Complete step-by-step answer:
In the given question, let $\tan \left( {\dfrac{{3\pi }}{8}} \right)\, = \,t$
Now, applying the formula $\tan \left( {2\theta } \right) = \dfrac{{2\tan \left( \theta \right)}}{{1 - {{\tan }^2}\theta }}$
$\tan \left( {\dfrac{{3\pi }}{4}} \right) = \dfrac{{2\tan \left( {\dfrac{{3\pi }}{8}} \right)}}{{1 - {{\tan }^2}\left( {\dfrac{{3\pi }}{8}} \right)}}$
Now putting the value of $\tan \left( {\dfrac{{3\pi }}{8}} \right)\, = \,t\,\,and\,\,\tan \left( {\dfrac{{3\pi }}{4}} \right)\, = \, - 1$
$ - 1 = \dfrac{{2t}}{{1 - {t^2}}}$
On cross-multiplication, we get
$ - 1\left( {1 - {t^2}} \right) = 2t$
${t^2} - 1 = 2t$
On transposing, we get
${t^2} - 2t - 1 = 0$
Now using the quadratic formula to find the roots of above equation
$t\, = \,\dfrac{{ - b \pm \sqrt {{b^2} - 4ac} }}{{2a}}$
Now, compare the above equation with $a{x^2} + bx + c = 0$
Therefore, $a\, = \,1\,,\,b = \, - 2\,,\,c\, = \, - 1$
Now, on putting the values
 $ \Rightarrow t\, = \,\dfrac{{ - \left( { - 2} \right) \pm \sqrt {{{\left( { - 2} \right)}^2} - 4\left( 1 \right)\left( { - 1} \right)} }}{{2\left( 1 \right)}}$
On simplification, we get
$ \Rightarrow t\, = \,\dfrac{{2 \pm \sqrt {4 + 4} }}{2}$
On adding, we get
$ \Rightarrow t\, = \,\dfrac{{2 \pm \sqrt 8 }}{2}$
Taking the square root of $8$
$ \Rightarrow t\, = \,\dfrac{{2 \pm 2\sqrt 2 }}{2}$
On dividing, we get
$ \Rightarrow t\, = \,1 \pm \sqrt 2 $
So, there are two values of t as $1 - \sqrt 2 \,and\,1 + \sqrt 2 $ but we have to neglect one value of t i.e. $1 - \sqrt 2 $ because it is a negative value but the value of $\tan \left( {\dfrac{{3\pi }}{8}} \right)$ would be positive because angle lies in the first quadrant and the value of $\tan \left( \theta \right)$ is positive in the first quadrant.

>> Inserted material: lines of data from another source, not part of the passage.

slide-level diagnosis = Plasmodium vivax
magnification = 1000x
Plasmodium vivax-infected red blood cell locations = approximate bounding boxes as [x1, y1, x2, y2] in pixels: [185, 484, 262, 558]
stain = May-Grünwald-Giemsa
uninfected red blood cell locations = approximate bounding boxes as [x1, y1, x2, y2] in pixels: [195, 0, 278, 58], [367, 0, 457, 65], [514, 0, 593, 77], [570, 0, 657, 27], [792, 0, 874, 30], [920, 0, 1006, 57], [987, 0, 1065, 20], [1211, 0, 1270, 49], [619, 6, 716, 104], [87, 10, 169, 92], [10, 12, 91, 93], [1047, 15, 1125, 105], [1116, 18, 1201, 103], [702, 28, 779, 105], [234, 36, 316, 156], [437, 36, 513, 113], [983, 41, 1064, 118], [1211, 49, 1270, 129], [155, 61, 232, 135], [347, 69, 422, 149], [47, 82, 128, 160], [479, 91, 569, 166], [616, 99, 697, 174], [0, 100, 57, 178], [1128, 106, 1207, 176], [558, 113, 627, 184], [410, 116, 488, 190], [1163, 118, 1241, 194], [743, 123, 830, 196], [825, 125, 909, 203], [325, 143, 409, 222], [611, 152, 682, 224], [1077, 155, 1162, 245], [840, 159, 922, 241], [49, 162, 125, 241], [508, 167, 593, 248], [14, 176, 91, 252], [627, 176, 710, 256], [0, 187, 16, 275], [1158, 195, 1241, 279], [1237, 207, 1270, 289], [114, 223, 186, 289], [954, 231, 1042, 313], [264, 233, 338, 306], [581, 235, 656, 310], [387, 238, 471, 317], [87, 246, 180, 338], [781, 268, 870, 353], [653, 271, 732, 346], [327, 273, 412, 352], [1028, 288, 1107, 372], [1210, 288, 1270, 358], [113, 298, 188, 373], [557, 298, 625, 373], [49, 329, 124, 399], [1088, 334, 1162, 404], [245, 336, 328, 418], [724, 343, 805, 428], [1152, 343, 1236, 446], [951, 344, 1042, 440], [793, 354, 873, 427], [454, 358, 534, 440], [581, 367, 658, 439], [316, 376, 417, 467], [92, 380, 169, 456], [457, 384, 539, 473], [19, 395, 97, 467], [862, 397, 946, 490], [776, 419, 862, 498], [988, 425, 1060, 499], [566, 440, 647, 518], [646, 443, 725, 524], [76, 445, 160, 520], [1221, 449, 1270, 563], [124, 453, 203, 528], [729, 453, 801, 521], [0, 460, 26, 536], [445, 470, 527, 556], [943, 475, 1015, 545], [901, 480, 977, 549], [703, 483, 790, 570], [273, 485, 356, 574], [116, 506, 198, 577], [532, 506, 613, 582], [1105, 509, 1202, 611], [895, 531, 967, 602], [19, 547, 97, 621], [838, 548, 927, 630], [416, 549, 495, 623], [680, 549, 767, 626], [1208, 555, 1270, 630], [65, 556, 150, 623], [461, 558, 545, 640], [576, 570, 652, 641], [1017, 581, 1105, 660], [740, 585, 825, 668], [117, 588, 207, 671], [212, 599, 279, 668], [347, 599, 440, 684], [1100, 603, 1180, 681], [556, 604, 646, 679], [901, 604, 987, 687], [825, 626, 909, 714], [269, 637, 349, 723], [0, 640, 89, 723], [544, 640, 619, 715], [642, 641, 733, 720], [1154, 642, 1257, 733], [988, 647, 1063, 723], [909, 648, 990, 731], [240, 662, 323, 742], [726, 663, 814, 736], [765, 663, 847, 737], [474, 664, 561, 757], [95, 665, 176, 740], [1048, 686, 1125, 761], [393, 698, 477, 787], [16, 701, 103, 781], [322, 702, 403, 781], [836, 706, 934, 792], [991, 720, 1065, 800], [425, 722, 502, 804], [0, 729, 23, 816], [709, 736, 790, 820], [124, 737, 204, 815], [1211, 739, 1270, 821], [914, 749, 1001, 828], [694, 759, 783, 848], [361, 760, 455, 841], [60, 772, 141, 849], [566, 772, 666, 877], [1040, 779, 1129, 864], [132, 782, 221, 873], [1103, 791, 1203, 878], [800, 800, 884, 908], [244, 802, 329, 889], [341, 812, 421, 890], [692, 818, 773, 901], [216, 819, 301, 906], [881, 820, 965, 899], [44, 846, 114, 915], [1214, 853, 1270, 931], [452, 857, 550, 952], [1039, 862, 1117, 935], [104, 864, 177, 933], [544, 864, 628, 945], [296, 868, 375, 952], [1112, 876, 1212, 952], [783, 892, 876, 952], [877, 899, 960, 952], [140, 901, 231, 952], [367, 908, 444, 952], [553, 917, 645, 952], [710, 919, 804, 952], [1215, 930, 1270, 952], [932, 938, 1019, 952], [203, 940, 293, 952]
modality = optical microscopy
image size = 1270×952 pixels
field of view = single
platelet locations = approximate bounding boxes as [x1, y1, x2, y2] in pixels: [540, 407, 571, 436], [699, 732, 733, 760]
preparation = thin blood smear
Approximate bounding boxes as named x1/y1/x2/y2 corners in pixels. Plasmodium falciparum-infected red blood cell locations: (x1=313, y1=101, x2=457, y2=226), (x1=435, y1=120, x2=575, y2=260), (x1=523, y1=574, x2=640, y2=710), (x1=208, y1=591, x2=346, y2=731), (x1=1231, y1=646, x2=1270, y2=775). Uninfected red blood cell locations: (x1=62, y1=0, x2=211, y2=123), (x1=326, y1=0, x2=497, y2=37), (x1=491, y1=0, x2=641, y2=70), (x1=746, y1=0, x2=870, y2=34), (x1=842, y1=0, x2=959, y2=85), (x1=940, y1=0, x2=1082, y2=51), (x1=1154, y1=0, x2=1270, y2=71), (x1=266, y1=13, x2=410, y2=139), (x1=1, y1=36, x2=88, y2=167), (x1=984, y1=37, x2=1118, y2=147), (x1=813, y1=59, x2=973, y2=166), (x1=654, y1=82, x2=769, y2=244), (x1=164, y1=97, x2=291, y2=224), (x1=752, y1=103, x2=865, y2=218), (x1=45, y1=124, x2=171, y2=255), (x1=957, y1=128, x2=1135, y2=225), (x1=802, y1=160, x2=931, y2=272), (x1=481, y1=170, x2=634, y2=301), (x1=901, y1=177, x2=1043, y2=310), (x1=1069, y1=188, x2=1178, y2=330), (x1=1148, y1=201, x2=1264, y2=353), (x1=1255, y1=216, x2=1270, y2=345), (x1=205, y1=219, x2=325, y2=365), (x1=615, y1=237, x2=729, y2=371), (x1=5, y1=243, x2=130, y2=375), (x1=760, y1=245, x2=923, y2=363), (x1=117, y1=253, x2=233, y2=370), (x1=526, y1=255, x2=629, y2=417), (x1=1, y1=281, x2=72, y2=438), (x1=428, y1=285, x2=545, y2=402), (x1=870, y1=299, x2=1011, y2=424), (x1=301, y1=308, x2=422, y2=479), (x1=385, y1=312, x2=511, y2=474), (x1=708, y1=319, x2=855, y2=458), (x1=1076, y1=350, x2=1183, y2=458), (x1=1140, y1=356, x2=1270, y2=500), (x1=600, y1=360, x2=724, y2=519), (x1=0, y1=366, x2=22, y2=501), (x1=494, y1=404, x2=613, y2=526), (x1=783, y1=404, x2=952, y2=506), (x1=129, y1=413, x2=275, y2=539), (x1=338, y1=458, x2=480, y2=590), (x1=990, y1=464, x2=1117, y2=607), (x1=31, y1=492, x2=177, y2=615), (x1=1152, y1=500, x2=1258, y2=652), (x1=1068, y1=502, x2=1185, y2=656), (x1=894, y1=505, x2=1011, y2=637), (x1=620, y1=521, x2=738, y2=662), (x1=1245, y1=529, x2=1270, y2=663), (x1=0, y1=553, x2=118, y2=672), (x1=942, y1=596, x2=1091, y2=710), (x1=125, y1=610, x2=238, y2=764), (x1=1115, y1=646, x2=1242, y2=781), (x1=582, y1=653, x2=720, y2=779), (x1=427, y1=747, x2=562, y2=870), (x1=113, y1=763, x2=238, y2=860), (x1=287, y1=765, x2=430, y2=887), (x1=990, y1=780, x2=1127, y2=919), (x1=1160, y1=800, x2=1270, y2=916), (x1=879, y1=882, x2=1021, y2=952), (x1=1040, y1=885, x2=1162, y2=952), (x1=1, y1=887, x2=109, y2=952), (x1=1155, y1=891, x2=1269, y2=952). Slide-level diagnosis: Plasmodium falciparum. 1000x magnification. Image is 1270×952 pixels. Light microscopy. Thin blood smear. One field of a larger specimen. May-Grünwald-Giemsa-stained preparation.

Therefore, the value of $\tan \left( {\dfrac{{3\pi }}{8}} \right)$ is $1 + \sqrt 2 $.
So, the correct answer is “$1 + \sqrt 2 $”.

Note: This is a very standard method of finding the values of trigonometric quantities having small angles. It is very important to remember the trigonometric formulas. Without formulas, trigonometry is incomplete. Half-angle formulas are one among those formulas. The negative value is neglected based on the quadrant in which the given tan function lies; if it was lying in the 3rd quadrant then $1 - \sqrt 2 $ will be the solution.